The doctors said it was likely a memory trying to surface. A memory of the night someone tried to kill me. I wasn’t sure how I got away. No one was. My only guess would be whatever it was the person hit me with shoved me down deep, and I got lost. They couldn’t find me. The current was strong that night, and it likely saved my life. It pulled me away from the killer to where Eddie eventually found me.
Even though no one believed someone tried to kill me at the hospital (besides Eddie), no one disputed the fact I was almost a victim of murder. It had also been brought up—very gently, of course—I was the recipient of long-term abuse before I ended up in the lake. The condition I was in and a lot of the injuries (healed over and fresh) all pointed toward abuse.
Again, maybe I was better off not knowing. It seemed learning about it all might be more crippling than starting over.
But what about the murderer?
Who were they? What did they want from me and where are they now?
Maybe there wasn’t a murderer at all. Maybe that night I’d just been a victim of circumstance, some random violent act.
It was exhausting to think about. Round and round my mind would go. Between doctor visit after visit, test after test.

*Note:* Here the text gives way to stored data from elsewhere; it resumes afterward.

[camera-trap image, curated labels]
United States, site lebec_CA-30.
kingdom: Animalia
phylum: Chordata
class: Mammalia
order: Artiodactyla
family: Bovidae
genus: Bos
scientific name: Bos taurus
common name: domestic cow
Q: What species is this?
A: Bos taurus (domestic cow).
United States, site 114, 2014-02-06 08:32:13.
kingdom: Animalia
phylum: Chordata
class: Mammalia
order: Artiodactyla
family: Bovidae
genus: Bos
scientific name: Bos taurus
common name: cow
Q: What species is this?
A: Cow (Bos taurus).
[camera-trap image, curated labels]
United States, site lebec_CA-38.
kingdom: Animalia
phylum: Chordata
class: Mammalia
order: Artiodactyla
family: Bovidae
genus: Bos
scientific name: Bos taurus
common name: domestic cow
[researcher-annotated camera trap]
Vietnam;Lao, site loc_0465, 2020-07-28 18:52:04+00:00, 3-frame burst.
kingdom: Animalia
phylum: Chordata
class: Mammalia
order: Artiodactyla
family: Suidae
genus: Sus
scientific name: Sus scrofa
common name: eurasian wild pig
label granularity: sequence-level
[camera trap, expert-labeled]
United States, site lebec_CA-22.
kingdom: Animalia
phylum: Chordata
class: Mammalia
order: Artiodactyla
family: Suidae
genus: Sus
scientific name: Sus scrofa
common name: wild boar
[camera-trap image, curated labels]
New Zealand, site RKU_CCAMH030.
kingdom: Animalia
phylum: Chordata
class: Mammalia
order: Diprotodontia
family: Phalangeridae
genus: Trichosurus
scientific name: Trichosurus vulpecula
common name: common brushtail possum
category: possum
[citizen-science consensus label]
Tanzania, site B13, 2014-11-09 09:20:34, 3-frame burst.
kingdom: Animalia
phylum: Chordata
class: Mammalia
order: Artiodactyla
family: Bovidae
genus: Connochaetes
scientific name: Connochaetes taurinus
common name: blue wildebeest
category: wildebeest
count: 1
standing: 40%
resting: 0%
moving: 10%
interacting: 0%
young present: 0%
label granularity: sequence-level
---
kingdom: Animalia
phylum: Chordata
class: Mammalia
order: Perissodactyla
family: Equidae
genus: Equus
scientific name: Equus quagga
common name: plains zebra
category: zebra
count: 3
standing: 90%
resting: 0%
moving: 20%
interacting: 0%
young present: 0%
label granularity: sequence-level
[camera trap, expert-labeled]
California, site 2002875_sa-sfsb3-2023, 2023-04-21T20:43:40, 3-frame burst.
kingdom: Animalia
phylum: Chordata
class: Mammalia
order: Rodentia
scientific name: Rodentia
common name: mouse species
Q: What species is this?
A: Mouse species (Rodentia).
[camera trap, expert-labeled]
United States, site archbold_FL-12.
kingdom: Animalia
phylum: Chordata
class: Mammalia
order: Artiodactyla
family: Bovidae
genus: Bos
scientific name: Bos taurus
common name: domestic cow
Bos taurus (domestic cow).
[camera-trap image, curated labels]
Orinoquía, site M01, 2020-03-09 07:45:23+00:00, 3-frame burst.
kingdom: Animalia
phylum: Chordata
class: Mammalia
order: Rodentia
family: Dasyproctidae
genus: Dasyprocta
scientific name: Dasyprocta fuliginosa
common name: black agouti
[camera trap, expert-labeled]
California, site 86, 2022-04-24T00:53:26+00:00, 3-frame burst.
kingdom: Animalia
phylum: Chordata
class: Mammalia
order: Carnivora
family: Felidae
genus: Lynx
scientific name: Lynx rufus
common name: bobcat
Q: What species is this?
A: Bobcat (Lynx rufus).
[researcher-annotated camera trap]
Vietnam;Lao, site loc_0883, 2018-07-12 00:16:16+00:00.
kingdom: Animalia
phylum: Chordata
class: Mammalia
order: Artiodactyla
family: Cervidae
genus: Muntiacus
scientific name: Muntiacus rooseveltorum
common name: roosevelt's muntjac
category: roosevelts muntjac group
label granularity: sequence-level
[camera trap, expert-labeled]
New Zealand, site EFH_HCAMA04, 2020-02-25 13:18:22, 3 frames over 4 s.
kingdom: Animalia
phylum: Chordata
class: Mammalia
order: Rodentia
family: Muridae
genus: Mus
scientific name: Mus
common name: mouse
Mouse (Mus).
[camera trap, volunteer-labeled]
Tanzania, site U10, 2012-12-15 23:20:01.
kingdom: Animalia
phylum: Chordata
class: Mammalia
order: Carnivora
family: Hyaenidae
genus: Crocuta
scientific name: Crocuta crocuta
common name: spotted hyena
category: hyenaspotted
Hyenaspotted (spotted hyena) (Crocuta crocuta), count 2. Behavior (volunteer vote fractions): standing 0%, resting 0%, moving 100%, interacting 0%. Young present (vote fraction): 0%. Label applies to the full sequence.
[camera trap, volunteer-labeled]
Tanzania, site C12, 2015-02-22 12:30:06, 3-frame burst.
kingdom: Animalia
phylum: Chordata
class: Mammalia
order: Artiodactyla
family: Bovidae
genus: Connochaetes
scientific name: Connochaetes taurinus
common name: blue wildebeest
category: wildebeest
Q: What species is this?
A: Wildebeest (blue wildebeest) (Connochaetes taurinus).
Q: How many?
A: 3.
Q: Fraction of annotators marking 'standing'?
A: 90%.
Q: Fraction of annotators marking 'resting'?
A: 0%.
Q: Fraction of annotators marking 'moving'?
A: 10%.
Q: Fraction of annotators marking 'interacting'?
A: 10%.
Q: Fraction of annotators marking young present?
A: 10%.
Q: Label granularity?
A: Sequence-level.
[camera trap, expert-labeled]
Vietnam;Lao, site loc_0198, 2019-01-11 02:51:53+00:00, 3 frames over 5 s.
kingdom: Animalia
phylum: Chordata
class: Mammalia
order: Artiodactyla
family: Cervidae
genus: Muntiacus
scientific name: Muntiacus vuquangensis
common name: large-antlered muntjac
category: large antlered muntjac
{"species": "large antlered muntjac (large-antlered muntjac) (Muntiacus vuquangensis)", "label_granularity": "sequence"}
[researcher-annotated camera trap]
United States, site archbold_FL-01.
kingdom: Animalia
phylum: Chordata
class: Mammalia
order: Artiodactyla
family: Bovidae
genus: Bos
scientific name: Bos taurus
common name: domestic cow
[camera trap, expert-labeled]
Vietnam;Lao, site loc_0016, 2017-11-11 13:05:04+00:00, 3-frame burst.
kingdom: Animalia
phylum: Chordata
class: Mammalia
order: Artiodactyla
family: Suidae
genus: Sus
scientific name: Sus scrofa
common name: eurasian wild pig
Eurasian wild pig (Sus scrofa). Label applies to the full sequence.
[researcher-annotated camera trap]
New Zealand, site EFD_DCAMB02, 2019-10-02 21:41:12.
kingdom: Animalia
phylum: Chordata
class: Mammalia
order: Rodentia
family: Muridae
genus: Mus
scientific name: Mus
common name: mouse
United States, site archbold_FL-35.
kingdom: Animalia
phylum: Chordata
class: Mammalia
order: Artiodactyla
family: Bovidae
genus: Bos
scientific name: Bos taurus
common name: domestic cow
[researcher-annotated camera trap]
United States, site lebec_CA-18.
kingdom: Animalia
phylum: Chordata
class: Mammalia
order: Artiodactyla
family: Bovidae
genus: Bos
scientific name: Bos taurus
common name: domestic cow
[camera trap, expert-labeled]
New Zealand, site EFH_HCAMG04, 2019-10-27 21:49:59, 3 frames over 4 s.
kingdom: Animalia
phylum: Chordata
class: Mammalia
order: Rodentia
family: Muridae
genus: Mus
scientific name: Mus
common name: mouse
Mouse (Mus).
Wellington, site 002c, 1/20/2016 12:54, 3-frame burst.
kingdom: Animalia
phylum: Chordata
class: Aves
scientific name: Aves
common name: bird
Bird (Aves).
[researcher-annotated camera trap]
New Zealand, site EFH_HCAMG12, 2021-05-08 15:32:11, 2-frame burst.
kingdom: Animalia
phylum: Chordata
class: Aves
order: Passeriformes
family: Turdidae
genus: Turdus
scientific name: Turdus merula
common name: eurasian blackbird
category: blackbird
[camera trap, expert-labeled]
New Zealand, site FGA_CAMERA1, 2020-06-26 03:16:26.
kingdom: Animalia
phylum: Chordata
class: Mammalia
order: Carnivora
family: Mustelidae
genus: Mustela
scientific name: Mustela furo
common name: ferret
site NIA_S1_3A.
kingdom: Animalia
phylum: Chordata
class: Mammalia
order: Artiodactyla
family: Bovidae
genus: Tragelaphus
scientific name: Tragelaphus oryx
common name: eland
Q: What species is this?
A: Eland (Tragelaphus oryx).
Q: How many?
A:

I’d been in this hospital for three weeks since I’d woken up, and I was no closer to answers than I was that first day.
I was afraid but also oddly relieved.
Perhaps the relief came from no more attempts to attack me, though I still believed someone was out to get me. I just wished I knew why.
Eddie walked in, and the worst of my fears slipped into the background. They never went away, but Eddie was powerful enough to make me forget them for at least a little while.
He’d been here to visit me every single day since I woke up. For three weeks now, I saw him at least once a day, sometimes twice. He pretty much came and went as he pleased, the nursing staff finally accepting the fact he was going to be here.
My head shrinker (aka Dr. Kline) often warned me about getting too close or too attached to him. It annoyed me. I felt she was trying to take away the only thing I really felt was real in my life. I needed him.
And yeah, I guess I saw Dr. Kline’s point. But didn’t everyone need someone? Being alone wasn’t easy, especially when you were alone and scared.
‘Course, I wasn’t as alone as I was three weeks ago. Not really. Things had been changing.
Wasn’t that the saying? The more things changed, the more they stayed the same. My same was my mind. Its blank pages never filled in.
“You ready?” Eddie asked, bestowing upon me a grin that literally lit up my insides. His dimples always made my stomach flutter, and the way his eyes always looked at me as if he’d known me forever gave me some sort of peace.
“They said it was okay?” I asked.
“Who would say no to this face?” He scoffed, pointing at himself.
I laughed and slid off the bed toward him and the door.